◆ Exercise description:
Any picture among the records should be left out, please; retype the rest exactly.

◆ Data provided:
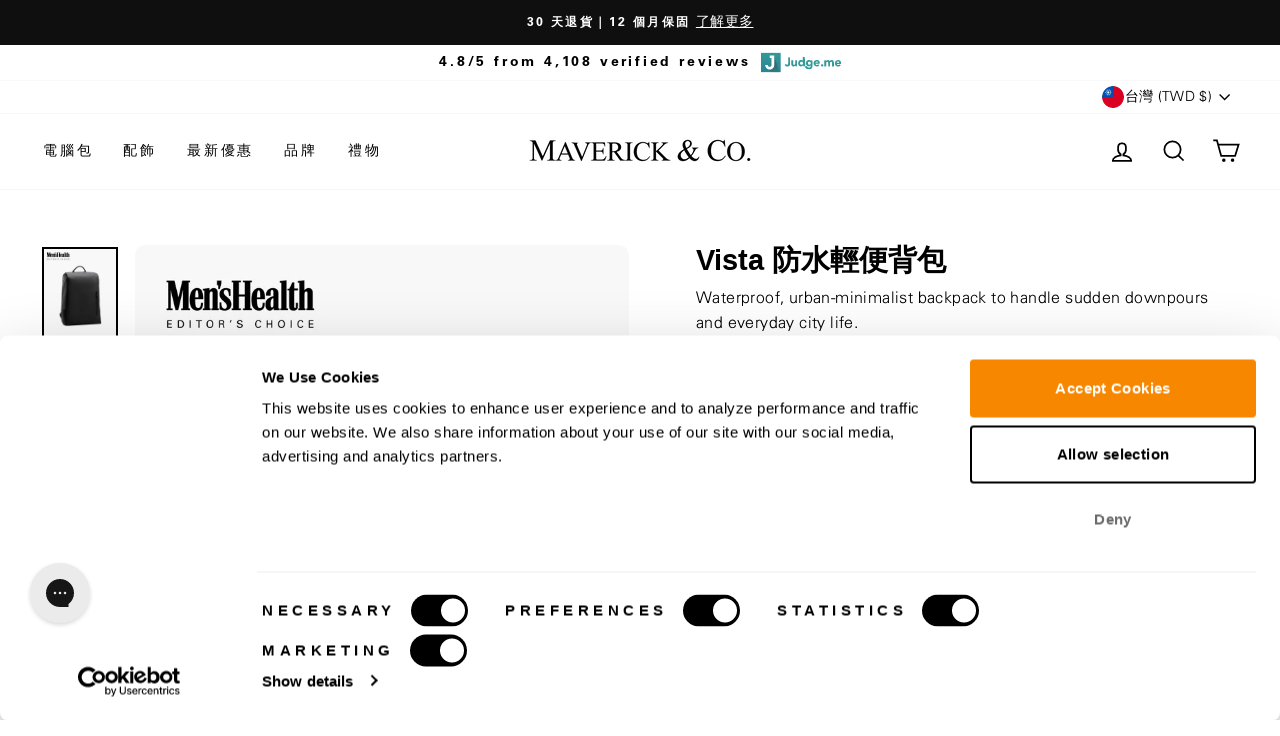

--- FILE ---
content_type: text/html; charset=utf-8
request_url: https://maverickandco.co/zh-tw/cart?t=1769262456871&view=ajax
body_size: -777
content:












<div
  class="cart__items"
  data-count="0"
  data-cart-subtotal="0"
  data-cart-original="0"
>
  
</div>
<div class="cart__discounts cart__item-sub cart__item-row hide">
  <div>折扣</div>
  <div>
    
  </div>
</div>


--- FILE ---
content_type: text/javascript; charset=utf-8
request_url: https://maverickandco.co/zh-tw/cart/update.js
body_size: 439
content:
{"token":"hWN7ymnUZWoTDzZ1zngSxP0s?key=89716af9ae5c68db5f736491bc567c0b","note":null,"attributes":{},"original_total_price":0,"total_price":0,"total_discount":0,"total_weight":0.0,"item_count":0,"items":[],"requires_shipping":false,"currency":"TWD","items_subtotal_price":0,"cart_level_discount_applications":[],"discount_codes":[],"items_changelog":{"added":[]}}

--- FILE ---
content_type: text/json
request_url: https://conf.config-security.com/model
body_size: 87
content:
{"title":"recommendation AI model (keras)","structure":"release_id=0x45:43:50:4a:56:50:41:71:5e:25:2f:71:7e:60:7f:36:56:73:31:2a:6f:7b:35:42:28:36:65:51:29;keras;rhjzr5o7xjowkkass324iu4i6euomiz0hst6utadkh7mi968cw2darluxswtqszgbu6imnkl","weights":"../weights/4543504a.h5","biases":"../biases/4543504a.h5"}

◆ Solved problem:
--- FILE ---
content_type: text/html; charset=utf-8
request_url: https://maverickandco.co/zh-tw/cart?t=1769262456871&view=ajax
body_size: -777
content:












<div
  class="cart__items"
  data-count="0"
  data-cart-subtotal="0"
  data-cart-original="0"
>
  
</div>
<div class="cart__discounts cart__item-sub cart__item-row hide">
  <div>折扣</div>
  <div>
    
  </div>
</div>


--- FILE ---
content_type: text/javascript; charset=utf-8
request_url: https://maverickandco.co/zh-tw/cart/update.js
body_size: 439
content:
{"token":"hWN7ymnUZWoTDzZ1zngSxP0s?key=89716af9ae5c68db5f736491bc567c0b","note":null,"attributes":{},"original_total_price":0,"total_price":0,"total_discount":0,"total_weight":0.0,"item_count":0,"items":[],"requires_shipping":false,"currency":"TWD","items_subtotal_price":0,"cart_level_discount_applications":[],"discount_codes":[],"items_changelog":{"added":[]}}

--- FILE ---
content_type: text/json
request_url: https://conf.config-security.com/model
body_size: 87
content:
{"title":"recommendation AI model (keras)","structure":"release_id=0x45:43:50:4a:56:50:41:71:5e:25:2f:71:7e:60:7f:36:56:73:31:2a:6f:7b:35:42:28:36:65:51:29;keras;rhjzr5o7xjowkkass324iu4i6euomiz0hst6utadkh7mi968cw2darluxswtqszgbu6imnkl","weights":"../weights/4543504a.h5","biases":"../biases/4543504a.h5"}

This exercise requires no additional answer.